■ **Selected excerpt**:
╭──

- The Washington Times - Friday, July 21, 2017

The White House begged senators Friday to “step up” and start debate on a plan that throws Obamacare in the dustbin, declaring the GOP is just a few votes shy of taking up the repeal-and-replace bill that passed the House in May.

“It’s time to vote, It’s time to act. It’s time to get on with a debate to repeal and replace the Affordable Care Act,” Vice President Mike Pence told supportive groups at the White House, including the U.S. Chamber of Commerce and National Taxpayers Union. “Any senator who doesn’t vote to begin the debate is essentially telling the American people that they’re fine with Obamacare. And that’s just not the truth.”

Enough Senate Republicans blocked efforts to proceed onto a replacement bill this past week, and a sufficient number then blocked efforts to take up a Plan B — the straight repeal plan that President Obama vetoed more than a year ago.

╰──

■ **Exercise requirements**:
a: Reproduce part of the article on the Senate Obamacare repeal vote. Begin at the words that include "Enough Senate Republicans" and stop after "a year ago.".
b: Answer these questions about the article on the Senate Obamacare repeal vote:
(i) Which two groups are named among those Pence spoke to at the White House?
(ii) In what month did the repeal-and-replace bill pass the House?
(iii) Who vetoed the straight repeal plan?
c: Carry the article on the Senate Obamacare repeal vote forward from its final sentence.

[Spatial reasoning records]
╭──

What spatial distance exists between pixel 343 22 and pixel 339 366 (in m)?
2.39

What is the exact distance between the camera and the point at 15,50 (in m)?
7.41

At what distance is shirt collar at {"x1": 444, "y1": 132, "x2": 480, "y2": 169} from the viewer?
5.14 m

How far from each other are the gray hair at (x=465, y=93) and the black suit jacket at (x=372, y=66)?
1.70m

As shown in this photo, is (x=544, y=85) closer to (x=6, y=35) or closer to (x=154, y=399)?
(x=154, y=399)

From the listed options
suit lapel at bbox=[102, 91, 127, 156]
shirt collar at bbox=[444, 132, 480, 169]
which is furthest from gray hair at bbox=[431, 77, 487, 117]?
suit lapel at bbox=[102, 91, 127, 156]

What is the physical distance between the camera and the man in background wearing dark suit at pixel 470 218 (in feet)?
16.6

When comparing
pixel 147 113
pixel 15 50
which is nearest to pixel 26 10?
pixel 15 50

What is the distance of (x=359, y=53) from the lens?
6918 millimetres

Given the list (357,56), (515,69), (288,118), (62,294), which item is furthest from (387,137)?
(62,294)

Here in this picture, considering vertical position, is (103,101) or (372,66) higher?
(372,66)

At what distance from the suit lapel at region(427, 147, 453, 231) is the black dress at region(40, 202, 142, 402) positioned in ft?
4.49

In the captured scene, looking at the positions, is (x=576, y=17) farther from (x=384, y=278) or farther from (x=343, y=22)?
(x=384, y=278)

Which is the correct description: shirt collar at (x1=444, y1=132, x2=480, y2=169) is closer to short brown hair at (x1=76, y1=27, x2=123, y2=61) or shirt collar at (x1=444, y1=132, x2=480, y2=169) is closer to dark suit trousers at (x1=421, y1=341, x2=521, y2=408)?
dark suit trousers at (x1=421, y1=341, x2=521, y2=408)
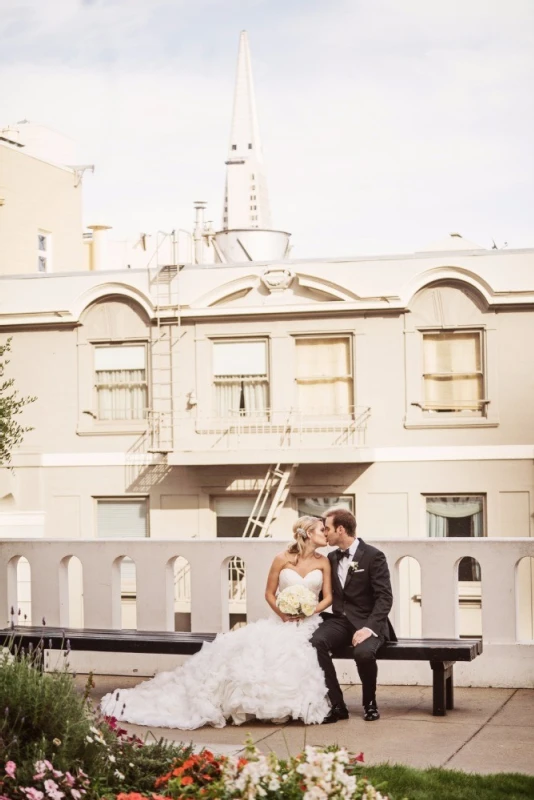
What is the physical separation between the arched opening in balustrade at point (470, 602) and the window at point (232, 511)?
4.92 meters

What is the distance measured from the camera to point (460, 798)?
21.7 ft

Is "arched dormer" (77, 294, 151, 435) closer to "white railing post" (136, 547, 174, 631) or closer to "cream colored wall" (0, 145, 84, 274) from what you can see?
"cream colored wall" (0, 145, 84, 274)

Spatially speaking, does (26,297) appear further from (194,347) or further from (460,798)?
(460,798)

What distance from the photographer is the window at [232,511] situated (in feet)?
93.7

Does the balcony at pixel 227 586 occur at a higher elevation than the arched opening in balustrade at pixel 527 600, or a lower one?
higher

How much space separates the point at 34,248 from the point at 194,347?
383 inches

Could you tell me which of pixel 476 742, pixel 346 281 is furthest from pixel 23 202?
pixel 476 742

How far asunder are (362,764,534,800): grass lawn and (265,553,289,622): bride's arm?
2.55m

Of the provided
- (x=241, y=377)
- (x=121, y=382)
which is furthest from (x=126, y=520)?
(x=241, y=377)

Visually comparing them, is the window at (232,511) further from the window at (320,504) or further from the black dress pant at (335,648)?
the black dress pant at (335,648)

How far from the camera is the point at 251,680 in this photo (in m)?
9.05

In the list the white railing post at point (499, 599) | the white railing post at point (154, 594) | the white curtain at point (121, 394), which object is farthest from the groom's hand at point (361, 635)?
the white curtain at point (121, 394)

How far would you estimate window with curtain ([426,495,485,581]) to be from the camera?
27328mm

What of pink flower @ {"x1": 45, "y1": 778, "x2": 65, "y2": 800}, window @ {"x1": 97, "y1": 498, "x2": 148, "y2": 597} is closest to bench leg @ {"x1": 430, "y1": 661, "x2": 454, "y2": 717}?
pink flower @ {"x1": 45, "y1": 778, "x2": 65, "y2": 800}
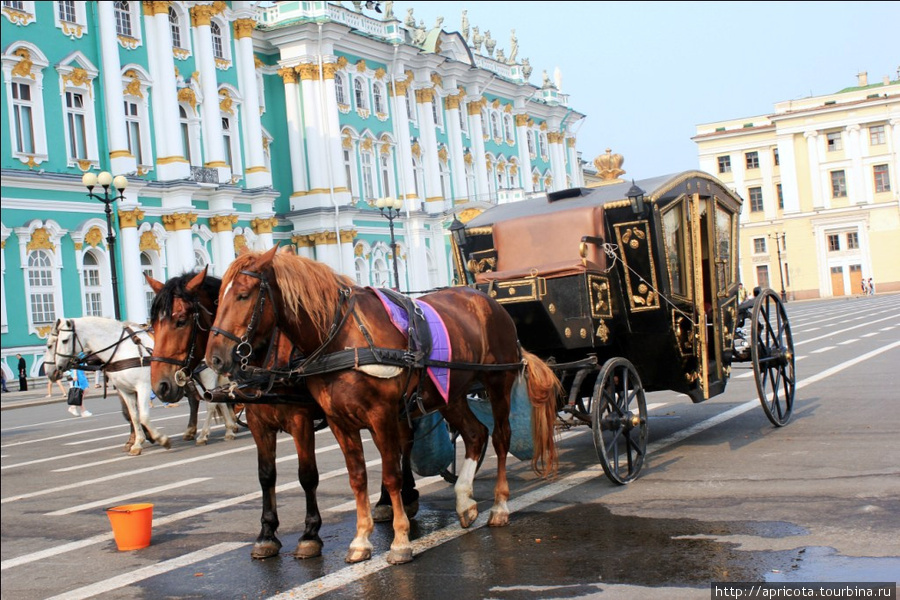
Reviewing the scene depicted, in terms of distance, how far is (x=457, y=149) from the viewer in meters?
56.2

╰──

■ **Exercise answers**:
a:
Enough Senate Republicans blocked efforts to proceed onto a replacement bill this past week, and a sufficient number then blocked efforts to take up a Plan B — the straight repeal plan that President Obama vetoed more than a year ago.

b:
(i) The U.S. Chamber of Commerce and the National Taxpayers Union
(ii) May
(iii) President Obama

c:
It’s unclear which path to repeal will take precedent moving forward, or if any of them can gather enough support, though the administration said President Trump’s preference is for Republicans to both repeal and replace the law.

“It’s time for them to step up and get that done,” White House Press Secretary Sarah Huckabee Sanders said.

Senate Majority Leader Mitch McConnell wants to move onto the bill Tuesday, setting the stage for an open amendment process and potential passage before Congress breaks for its August recess.

GOP leaders say the Senate must get on the underlying House bill and let the most popular ideas win out. They say holdouts should be brave enough to start debate and then withhold their votes for final passage, if that’s their stance.

But with every Democrat defending President Obama health law, the motion to even get on the bill must attract at least 50 votes from the GOP’s narrow majority, with Mr. Pence serving as tie-breaker.

“We’ve probably got I think 45 or 46 ‘yes,’ now. It’s a handful of ‘no’s‘ right now,” Sen. Ted Cruz, Texas Republican, told Fox News. “I think they’re going to get to yes. I don’t know how you face people who elected you when you won’t even vote to take up the bill.”

Some GOP moderates want to let states take their Obamacare money and do what they want with it, while others want to hold hearings on the best way to fix Obamacare’s ailing markets, so Democrats are included.

Pro-Obamacare groups are pressuring GOP holdouts to resist repeal.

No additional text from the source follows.